--- Source document ---
************
The byrne∙dean team comes from a variety of backgrounds, professional expertise and human experience.  We are variously trained and experienced in traditional litigation, mediation, investigation, counselling, coaching and much else besides.  Between us we have decades of experience of trying (and often failing) to resolve disputes in different ways.  We offer the following as some general observations on the realities, difficulties and opportunities of workplace dispute resolution.

1. It’s a bit like being married….

It’s a truism that we spend more time with our work than with our life partners.  Both environments have hugely important parts to play in generating our overall sense of engagement, fulfilment, self worth and general happiness.  Yes we get paid to go to work and that is an important part of the deal, but the huge emotional connections and importance that work plays in our lives mean that beginning and ending a work relationship, and working through the problems in between, is as much an issue of the emotion and feelings involved as it is about anything else.  We start from the premise that ‘all employment problems are emotional problems.’

2. What doesn’t kill us makes us stronger

The strongest partnerships are those that have survived being tested – that have faced great turmoil, perhaps have looked over the brink of separation, and have worked through the issues and found an understanding and set of behaviours that enable them to continue – in work as much as at home.  If we can approach workplace conflict from a perspective of how to get into next year and beyond and still be together then we will build stronger, more sustainable and more rewarding work relationships.
************
--- Challenge ---
Reproduce the part of the passage on workplace dispute resolution that opens with the words containing "The byrne∙dean team" and closes with "like being married….". Work only from the passage on workplace dispute resolution.

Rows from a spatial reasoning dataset
************
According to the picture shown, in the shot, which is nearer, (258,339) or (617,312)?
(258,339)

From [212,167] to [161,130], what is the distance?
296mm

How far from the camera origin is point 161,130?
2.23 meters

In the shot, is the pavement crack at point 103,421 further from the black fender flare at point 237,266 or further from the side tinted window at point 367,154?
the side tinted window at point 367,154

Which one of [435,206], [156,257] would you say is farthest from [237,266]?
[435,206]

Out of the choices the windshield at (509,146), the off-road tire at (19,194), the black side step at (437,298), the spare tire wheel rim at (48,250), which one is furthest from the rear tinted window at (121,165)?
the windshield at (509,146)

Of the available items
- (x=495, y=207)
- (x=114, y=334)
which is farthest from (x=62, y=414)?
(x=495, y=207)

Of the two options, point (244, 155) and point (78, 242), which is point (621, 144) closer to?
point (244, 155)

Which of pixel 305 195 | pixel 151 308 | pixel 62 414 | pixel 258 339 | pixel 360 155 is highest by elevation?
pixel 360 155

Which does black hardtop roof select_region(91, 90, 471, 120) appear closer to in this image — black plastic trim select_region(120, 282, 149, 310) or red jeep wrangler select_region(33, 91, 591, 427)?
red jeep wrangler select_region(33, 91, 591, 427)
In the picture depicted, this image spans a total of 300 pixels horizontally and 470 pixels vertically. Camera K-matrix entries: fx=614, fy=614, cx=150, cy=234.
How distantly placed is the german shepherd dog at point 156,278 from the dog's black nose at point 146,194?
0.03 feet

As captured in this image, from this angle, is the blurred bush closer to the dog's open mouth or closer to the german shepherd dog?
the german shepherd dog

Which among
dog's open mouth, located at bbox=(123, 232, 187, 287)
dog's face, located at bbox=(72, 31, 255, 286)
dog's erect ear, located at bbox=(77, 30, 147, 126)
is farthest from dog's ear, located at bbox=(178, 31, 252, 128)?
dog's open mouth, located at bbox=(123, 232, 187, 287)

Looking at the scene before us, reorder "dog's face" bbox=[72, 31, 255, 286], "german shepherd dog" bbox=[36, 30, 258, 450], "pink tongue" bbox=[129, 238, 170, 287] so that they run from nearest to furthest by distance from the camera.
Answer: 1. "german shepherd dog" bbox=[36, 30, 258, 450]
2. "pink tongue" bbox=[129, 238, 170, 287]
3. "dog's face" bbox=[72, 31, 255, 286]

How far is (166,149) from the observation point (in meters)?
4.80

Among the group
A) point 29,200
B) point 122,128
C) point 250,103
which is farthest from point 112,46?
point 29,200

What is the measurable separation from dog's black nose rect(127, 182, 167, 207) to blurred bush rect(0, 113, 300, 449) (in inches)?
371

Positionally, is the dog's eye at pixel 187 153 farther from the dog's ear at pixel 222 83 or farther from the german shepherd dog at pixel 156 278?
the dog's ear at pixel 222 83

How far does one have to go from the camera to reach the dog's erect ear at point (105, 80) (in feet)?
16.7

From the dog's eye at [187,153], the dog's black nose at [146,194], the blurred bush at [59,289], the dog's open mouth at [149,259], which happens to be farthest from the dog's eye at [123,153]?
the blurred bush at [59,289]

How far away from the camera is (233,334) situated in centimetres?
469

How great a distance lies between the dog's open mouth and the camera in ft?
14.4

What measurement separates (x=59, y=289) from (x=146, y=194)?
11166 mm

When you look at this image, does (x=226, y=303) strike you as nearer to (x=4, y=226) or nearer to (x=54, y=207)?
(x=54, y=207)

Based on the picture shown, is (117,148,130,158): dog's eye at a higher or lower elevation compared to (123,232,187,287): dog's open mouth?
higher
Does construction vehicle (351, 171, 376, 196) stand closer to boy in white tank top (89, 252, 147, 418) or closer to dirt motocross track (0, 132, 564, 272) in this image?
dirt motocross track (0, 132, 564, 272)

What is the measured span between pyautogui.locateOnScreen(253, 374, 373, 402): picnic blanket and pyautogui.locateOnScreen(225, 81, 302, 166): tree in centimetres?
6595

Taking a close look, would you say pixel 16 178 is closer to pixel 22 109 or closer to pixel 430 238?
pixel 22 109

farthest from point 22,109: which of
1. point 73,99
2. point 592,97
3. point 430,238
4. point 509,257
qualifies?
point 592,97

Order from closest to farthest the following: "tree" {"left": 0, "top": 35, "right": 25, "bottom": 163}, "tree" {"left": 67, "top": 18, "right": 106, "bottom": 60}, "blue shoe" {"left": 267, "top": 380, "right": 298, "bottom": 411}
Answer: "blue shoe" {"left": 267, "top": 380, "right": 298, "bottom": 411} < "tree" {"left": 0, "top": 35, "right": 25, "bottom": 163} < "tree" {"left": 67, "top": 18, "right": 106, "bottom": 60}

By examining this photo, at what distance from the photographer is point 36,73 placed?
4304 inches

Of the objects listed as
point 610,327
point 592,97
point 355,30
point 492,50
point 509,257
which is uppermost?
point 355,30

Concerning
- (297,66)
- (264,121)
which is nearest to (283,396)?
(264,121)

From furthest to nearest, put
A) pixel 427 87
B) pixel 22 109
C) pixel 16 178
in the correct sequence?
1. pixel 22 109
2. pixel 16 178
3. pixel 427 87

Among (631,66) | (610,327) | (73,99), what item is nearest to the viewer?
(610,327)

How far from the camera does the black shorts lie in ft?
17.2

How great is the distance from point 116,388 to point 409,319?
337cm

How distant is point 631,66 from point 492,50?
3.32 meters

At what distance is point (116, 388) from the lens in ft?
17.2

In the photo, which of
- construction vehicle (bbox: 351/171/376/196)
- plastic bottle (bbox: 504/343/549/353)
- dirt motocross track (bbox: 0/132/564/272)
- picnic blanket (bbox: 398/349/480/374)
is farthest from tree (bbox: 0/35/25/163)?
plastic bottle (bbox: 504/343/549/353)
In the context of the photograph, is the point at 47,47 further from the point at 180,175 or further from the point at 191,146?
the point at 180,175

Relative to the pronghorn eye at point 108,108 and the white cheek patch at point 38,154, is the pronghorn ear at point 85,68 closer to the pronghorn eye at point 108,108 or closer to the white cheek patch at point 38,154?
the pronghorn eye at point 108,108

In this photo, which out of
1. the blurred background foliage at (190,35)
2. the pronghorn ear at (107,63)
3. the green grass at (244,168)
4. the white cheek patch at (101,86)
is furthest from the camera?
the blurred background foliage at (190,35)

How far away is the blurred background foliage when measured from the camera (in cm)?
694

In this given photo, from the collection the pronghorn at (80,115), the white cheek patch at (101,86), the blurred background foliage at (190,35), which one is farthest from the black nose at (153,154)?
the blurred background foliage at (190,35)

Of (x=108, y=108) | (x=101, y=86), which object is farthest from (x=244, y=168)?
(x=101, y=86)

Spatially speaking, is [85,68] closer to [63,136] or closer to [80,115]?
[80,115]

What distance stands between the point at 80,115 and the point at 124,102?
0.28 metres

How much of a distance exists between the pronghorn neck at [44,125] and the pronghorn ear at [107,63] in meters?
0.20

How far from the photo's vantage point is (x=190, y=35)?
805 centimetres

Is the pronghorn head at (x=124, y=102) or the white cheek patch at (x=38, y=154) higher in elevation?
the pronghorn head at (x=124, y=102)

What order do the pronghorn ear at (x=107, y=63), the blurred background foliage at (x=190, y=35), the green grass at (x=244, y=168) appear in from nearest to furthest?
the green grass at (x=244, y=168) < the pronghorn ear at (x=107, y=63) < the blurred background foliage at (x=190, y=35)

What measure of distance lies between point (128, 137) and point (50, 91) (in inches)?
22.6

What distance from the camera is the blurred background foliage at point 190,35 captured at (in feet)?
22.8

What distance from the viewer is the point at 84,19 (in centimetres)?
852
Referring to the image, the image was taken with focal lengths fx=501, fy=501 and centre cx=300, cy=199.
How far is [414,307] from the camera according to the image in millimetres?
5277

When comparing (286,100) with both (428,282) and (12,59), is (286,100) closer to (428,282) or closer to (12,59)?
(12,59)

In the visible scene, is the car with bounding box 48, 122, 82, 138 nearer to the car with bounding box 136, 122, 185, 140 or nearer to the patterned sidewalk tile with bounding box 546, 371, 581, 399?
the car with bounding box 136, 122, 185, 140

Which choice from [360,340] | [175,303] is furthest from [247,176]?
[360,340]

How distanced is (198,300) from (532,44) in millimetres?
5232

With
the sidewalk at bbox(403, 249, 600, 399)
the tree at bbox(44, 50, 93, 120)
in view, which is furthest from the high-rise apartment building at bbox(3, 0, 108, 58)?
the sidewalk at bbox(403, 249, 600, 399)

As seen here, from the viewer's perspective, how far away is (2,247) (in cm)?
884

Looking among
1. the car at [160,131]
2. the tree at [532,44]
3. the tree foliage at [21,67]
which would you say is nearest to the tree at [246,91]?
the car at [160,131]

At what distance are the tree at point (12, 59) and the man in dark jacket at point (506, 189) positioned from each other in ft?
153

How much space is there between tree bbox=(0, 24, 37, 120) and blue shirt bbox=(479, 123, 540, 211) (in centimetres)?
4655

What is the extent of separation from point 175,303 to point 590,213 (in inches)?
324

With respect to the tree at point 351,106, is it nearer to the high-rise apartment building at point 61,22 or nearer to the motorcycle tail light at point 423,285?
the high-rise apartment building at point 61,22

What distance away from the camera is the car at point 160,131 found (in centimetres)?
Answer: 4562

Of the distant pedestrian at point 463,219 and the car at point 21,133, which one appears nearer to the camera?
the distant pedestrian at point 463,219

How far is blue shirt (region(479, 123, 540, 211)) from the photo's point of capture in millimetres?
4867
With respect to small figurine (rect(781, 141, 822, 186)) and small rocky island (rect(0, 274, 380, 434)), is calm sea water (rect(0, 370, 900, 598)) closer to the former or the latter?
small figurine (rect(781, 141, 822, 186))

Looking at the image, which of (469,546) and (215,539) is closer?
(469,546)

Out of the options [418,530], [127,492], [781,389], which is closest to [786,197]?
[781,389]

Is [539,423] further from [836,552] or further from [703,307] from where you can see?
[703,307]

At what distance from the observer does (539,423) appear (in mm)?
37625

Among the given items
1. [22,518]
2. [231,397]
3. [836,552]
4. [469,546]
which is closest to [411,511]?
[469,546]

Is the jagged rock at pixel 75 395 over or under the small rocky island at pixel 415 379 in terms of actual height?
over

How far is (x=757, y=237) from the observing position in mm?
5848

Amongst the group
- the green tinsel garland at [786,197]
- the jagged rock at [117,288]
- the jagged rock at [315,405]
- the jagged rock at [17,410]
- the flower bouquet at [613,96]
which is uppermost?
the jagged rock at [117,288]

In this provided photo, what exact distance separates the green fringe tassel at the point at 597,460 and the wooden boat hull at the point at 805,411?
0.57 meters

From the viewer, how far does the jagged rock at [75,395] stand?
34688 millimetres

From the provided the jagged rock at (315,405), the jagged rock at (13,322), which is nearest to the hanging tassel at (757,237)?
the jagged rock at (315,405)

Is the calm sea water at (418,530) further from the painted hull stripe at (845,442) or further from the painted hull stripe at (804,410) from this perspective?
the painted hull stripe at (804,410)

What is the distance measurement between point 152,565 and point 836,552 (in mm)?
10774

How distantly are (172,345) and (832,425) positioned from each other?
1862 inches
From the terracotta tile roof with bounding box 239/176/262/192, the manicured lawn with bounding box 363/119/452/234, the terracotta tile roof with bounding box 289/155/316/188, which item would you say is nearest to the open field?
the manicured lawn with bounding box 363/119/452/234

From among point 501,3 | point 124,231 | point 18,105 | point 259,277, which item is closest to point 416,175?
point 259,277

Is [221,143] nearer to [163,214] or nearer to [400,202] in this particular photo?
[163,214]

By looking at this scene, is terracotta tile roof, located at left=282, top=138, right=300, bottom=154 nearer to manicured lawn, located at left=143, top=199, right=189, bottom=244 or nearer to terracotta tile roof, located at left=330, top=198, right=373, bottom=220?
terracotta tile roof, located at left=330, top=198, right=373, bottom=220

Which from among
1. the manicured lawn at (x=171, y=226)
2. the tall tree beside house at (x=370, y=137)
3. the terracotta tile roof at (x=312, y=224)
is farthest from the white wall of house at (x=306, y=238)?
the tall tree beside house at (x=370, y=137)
************
--- Complete output ---
The byrne∙dean team comes from a variety of backgrounds, professional expertise and human experience.  We are variously trained and experienced in traditional litigation, mediation, investigation, counselling, coaching and much else besides.  Between us we have decades of experience of trying (and often failing) to resolve disputes in different ways.  We offer the following as some general observations on the realities, difficulties and opportunities of workplace dispute resolution.

1. It’s a bit like being married….